Get in Gear: 5 Pro Tips To Organize Your Outdoor and Sports Equipment

July 14, 2021


Getting organized isn’t just a spring-cleaning activity. In fact, the dead heat of summer is the perfect time to reevaluate the sporting and outdoor gear that’s clogging up your garage.

Forging ahead in our “Decluttering for Dummies” series, we’re bringing you all the best advice from professional organizers around the country.

Whether you’ve got a toolshed filled with old camping stuff, a basketball hoop you haven’t gotten around to selling, or even an impressive set of running shoes, we’re here to help you declutter your collection of outdoor sports and recreation gear.

1. Keep outdoor gear based on goals
“Whether it’s to improve your backswing or to train for a marathon, have these goals top of mind as you begin going through your outdoor and sporting gear,” says organizer Christina Lee, of Graceful Spaces.

If you plan to spend your summer season focused on hiking and camping, you might decide to ditch some of that biking gear from summers past. Similarly, if you’ve given up a sport or outdoor hobby entirely, now’s a great time to clean out that storage space for the stuff you actually plan on using.

2. Consider bulk vs. necessity
This is especially helpful for people with multiple big-ticket items like boats, bikes, skis, fishing poles, etc.

“There are three things to consider when deciding what items to keep and toss,” says organizer Michelle Hansen, of Practical Perfection. “First, determine the item’s condition. Next, think about the last time that it’s been used. Third, consider how much space it’s taking up in your garage.”

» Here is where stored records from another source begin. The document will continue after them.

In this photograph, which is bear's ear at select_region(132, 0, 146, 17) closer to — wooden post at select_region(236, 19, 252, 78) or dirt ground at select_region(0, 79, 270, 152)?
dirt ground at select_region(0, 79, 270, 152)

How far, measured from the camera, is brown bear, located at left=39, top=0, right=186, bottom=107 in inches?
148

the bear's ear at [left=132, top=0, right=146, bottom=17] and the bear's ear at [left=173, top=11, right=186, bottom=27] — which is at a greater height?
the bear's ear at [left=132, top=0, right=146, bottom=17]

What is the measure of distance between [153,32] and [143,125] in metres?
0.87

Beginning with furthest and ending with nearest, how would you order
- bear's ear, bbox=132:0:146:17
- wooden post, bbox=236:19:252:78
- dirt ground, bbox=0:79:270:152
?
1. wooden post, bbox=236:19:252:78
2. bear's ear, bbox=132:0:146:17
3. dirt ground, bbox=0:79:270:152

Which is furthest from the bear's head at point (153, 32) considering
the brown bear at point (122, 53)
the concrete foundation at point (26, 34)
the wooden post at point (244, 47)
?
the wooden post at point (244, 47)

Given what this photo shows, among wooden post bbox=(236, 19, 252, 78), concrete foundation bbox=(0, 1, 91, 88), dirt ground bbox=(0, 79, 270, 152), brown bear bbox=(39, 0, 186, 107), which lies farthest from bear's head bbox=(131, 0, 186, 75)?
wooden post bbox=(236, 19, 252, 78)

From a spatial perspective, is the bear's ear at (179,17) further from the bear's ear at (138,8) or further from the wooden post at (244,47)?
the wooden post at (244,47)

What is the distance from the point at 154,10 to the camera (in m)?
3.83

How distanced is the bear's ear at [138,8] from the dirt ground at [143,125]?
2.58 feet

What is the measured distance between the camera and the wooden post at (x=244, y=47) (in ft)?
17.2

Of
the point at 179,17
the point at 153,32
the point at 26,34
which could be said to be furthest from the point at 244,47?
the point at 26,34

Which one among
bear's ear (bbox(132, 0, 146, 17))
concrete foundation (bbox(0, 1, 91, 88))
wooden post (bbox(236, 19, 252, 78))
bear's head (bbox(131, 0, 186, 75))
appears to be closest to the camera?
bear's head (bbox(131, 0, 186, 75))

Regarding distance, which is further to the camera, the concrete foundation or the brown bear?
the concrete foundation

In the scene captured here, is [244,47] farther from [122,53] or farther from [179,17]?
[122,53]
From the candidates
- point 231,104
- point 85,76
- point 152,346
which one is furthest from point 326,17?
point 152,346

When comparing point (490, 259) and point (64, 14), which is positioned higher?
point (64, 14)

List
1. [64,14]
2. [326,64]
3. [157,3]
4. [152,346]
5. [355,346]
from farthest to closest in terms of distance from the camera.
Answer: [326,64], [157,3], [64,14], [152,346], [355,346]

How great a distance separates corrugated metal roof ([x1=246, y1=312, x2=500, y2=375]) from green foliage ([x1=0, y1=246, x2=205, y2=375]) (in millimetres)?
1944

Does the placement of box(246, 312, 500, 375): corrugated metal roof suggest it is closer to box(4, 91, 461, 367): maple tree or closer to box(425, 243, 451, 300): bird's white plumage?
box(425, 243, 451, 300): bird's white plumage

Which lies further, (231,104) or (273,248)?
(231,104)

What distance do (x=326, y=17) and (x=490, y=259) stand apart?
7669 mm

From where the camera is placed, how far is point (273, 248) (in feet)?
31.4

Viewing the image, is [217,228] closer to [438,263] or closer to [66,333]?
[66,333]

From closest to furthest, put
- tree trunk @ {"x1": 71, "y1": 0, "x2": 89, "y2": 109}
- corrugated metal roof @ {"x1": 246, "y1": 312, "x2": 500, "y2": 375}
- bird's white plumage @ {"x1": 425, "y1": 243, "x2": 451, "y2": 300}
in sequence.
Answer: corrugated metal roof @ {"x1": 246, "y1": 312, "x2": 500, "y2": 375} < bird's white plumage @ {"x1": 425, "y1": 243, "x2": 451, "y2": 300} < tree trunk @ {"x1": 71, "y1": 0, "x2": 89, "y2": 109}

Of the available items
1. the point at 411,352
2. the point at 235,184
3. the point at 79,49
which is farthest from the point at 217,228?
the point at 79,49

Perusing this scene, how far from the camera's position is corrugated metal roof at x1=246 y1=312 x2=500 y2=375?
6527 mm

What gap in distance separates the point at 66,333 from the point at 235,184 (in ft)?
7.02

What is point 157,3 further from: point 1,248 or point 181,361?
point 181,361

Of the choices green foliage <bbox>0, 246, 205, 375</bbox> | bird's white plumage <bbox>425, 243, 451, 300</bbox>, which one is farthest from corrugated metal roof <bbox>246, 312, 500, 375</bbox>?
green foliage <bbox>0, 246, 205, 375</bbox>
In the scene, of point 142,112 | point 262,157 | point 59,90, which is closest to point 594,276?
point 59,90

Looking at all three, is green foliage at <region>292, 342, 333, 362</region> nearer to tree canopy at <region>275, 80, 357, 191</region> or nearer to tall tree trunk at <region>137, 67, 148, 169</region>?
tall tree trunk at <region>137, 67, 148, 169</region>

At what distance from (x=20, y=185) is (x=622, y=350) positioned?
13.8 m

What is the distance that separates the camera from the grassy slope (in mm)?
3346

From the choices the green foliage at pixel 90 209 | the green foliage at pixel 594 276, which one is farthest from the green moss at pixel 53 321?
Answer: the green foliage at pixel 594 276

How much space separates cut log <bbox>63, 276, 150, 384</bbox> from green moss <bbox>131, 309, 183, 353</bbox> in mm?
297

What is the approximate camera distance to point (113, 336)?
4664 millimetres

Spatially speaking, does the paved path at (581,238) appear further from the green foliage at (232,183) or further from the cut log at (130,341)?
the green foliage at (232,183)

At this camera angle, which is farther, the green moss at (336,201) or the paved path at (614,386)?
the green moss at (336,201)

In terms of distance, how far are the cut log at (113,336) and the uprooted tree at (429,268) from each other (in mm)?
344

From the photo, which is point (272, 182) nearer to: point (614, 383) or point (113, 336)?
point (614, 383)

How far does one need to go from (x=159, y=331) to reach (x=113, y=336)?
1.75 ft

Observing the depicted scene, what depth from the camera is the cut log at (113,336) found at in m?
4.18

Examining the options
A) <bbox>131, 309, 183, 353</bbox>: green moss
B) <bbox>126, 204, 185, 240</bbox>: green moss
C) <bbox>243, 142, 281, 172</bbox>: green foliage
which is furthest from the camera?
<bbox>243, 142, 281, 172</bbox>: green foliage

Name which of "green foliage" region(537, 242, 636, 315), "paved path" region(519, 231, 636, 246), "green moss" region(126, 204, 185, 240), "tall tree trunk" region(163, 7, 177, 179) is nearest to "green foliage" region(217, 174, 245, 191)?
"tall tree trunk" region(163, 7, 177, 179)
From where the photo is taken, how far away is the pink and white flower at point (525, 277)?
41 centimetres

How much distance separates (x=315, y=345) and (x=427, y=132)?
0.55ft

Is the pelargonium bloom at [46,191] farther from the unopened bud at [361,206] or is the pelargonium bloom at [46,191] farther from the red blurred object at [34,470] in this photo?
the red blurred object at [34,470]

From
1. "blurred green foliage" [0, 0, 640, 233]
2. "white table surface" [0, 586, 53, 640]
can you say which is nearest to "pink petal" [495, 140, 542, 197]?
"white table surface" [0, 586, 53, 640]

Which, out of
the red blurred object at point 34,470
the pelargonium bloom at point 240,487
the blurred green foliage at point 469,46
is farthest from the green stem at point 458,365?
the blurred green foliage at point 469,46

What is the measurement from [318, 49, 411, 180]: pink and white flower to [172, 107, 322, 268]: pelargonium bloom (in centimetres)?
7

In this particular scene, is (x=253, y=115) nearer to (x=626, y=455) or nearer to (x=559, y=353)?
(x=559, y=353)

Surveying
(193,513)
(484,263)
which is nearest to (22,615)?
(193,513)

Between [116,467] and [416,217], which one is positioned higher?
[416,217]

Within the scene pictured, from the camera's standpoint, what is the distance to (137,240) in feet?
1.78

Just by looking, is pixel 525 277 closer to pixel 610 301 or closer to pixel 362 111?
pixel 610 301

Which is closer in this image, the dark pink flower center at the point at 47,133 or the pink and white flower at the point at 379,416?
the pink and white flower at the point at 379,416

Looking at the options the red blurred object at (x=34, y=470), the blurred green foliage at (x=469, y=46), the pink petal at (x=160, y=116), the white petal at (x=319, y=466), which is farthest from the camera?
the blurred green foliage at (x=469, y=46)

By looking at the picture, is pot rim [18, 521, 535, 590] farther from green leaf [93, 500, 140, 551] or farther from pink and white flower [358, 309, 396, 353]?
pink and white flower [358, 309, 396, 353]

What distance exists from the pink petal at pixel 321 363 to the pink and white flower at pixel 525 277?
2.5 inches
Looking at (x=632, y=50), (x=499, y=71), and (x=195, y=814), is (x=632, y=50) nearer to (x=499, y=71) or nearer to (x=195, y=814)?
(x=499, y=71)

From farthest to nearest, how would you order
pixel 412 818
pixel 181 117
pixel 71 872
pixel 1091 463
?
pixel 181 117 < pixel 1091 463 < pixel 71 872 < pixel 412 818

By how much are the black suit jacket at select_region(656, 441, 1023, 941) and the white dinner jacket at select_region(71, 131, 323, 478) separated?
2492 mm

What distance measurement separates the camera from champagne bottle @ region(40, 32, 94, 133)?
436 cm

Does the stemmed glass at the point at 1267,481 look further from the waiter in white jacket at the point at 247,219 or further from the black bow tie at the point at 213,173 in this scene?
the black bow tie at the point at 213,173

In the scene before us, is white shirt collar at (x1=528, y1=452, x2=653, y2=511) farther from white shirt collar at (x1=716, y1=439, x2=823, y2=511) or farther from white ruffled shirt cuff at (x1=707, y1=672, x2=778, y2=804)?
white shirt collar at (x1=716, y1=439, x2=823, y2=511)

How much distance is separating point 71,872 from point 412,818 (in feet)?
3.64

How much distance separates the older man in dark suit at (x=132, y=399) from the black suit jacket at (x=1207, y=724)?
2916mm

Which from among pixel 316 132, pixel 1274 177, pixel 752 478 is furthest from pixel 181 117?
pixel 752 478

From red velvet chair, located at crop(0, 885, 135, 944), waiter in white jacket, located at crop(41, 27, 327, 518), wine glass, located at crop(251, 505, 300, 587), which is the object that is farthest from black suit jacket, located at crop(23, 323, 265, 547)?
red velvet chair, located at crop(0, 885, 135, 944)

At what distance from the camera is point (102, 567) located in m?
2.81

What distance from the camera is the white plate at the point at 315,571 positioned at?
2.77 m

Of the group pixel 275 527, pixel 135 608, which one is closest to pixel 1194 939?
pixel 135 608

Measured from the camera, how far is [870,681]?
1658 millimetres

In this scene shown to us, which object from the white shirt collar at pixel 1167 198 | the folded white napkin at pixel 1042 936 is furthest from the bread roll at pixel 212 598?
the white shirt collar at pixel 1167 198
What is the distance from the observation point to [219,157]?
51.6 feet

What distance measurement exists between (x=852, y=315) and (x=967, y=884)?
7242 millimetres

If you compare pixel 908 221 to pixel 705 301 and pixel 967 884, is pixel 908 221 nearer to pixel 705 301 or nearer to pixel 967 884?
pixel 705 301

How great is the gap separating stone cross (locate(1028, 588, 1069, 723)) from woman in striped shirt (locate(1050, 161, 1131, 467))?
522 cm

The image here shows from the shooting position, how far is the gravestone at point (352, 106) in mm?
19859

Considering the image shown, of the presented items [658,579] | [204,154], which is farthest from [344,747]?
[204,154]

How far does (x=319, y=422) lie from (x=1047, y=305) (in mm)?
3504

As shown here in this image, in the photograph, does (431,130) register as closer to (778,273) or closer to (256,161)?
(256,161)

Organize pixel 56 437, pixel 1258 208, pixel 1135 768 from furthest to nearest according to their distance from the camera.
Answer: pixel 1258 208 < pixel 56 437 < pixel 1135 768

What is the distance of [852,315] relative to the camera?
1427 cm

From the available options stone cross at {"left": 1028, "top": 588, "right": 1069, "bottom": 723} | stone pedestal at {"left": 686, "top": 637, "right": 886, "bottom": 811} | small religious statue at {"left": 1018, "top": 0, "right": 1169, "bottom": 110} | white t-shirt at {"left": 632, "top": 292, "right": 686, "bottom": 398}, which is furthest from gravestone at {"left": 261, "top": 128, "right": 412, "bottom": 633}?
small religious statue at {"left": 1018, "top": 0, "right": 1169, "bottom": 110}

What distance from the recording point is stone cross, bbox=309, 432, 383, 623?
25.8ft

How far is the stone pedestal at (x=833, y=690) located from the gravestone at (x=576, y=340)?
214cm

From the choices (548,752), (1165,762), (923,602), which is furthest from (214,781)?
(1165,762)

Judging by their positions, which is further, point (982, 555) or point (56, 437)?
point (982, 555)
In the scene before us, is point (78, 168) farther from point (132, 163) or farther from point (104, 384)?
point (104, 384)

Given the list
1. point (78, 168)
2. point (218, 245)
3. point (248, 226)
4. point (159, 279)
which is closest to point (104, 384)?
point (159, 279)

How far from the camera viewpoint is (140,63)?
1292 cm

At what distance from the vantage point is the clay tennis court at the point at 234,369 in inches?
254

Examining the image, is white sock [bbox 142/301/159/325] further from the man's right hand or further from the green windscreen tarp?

Remember that it’s easier to unload gear during the season that it’s used. In other words, now is the perfect time to sell that set of kayaks that has been sitting around unused. Plus, it will also free up your storage for the things you actually plan to use this season.

3. Trash only what really can’t be used
When it comes time to get rid of your unwanted gear, be sure you’re not throwing anything away that can be sold or donated.

“It’s time to trash sports gear when it’s in such bad shape that you or someone else won’t find it useful,” says Hansen. “Some items can be fixed, but some are just beyond repair.”

If you have any old gear that’s in really bad shape, take it to your local recycling center. Otherwise, consider selling items on sites like Craigslist or Facebook Marketplace. You can also post on social media to either sell or donate it to someone who will use it.

4. Use vertical space to store your equipment
Once you’ve finally pared down your collection of outdoor and sports gear to only those things you plan on keeping, it’s time to come up with a method of organization. If you haven’t done so yet, now’s a great time to start considering how to best use your space.

“One of my favorite ways to organize gear is to use the vertical space,” says Hansen. “Installing a ceiling garage rack can free up a ton of storage space around your garage.”

You can also use a wall-mounted broom holder to store things like tennis rackets or lacrosse sticks.
“The best rule of thumb is to find a place for everything and try to keep things off of the ground,” Hansen says.

5. Organize by zones
“Once you’ve categorized your items and have determined what you’re keeping, you can create zones based on how often items are being used and how accessible they need to be,” says Lee.

An example of this, Lee explains, would be a family with weekly baseball practices creating an accessible drop-zone for baseball equipment in the garage. This will be made easier if you first organize your gear according to season, keeping things for other times of the year toward the back (or in vertical spaces) and things you plan on using regularly in more accessible spots.

But zones don’t just apply to sporting goods. This strategy can also be used for kids’ toys, like small bikes.

“We like to create ‘parking lots’ on garage floors using painter’s tape or even paint for bicycles and other rideable toys,” says Lee. “When everything has a home, the whole family is on the same page about where things belong and can help maintain the system.”